Sınır nöbetleri: Herkes Rojava'yla dayanışmalı
Türkiye ve bağlı çetelerin Kuzey ve Doğu Suriye'ye dönük saldırılarına karşı Mardin ve Urfa'da devam eden sınır nöbetlerinde, savaşın yıkıcı sonuçlarına dikkat çekilerek, Rojava'yı sahiplenme çağrısı yapıldı.

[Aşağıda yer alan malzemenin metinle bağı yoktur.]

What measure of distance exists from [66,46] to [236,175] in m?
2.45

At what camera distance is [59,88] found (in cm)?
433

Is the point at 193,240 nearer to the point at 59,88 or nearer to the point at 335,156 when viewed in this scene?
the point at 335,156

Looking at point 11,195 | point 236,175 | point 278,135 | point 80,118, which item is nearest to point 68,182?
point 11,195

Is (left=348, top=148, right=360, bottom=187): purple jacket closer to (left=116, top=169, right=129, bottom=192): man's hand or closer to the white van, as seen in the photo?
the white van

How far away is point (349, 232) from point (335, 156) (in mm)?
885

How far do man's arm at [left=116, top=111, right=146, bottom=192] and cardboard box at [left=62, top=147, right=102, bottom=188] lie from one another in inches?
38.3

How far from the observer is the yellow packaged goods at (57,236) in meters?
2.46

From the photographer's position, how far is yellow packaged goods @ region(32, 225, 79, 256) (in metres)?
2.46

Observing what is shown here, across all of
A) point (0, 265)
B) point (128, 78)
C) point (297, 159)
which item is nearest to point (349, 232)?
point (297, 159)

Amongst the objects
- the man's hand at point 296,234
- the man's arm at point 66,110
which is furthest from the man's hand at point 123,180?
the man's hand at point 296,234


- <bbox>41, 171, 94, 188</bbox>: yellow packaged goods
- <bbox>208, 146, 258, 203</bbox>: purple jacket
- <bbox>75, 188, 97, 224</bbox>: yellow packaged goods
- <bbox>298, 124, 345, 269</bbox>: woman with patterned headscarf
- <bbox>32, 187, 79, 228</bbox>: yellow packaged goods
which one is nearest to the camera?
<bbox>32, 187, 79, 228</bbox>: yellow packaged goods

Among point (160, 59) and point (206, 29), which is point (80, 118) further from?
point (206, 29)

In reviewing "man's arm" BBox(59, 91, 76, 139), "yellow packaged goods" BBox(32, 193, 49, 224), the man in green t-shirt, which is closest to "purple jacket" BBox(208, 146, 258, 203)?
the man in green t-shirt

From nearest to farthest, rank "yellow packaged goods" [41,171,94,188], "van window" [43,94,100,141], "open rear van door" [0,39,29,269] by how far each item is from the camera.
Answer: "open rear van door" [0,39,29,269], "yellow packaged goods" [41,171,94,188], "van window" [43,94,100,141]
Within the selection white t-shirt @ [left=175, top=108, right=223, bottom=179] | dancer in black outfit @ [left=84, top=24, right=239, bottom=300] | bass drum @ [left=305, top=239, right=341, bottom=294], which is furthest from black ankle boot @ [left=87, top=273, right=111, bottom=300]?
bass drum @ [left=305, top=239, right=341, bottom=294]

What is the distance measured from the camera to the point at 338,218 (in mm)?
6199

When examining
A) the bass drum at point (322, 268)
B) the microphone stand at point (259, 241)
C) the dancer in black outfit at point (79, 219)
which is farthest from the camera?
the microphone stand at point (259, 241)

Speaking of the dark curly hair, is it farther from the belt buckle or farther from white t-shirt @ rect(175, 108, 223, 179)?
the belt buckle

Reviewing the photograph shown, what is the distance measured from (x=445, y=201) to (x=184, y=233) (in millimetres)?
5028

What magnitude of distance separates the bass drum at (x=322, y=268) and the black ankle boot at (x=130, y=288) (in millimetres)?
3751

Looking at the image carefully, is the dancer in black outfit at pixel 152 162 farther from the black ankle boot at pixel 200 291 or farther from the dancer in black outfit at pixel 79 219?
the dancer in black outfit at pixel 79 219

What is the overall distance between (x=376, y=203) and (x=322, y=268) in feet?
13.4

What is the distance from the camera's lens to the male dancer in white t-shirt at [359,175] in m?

Türkiye ve ona bağlı ÖSO çetelerinin Kuzey ve Doğu Suriye'ye dönük saldırılarına karşı Mardin'in Nusaybin ilçesinde bulunan Qamislo sınırındaki nöbet 24, Urfa'nın Suruç ilçesinde bulunan Kobanê sınırındaki nöbet 14. gününde devam ediyor.
URFA
Urfa'nın Suruç ilçesinde bulunan Kobanê sınırında Demokratik Bölgeler Partisi (DBP), Halkların Eşitlik ve Demokrasi Partisi (DEM Parti) ve Özgür Kadın Hareketi'nin (TJA) öncülük ettiği nöbete, DEM Parti milletvekilli Ferit Şenyaşar, Emine Şenyaşar, Diyarbakır Emek ve Demokrasi Platformu bileşenleri, Urfa Barış Anneleri Meclisi ve çok sayıda kişi katıldı.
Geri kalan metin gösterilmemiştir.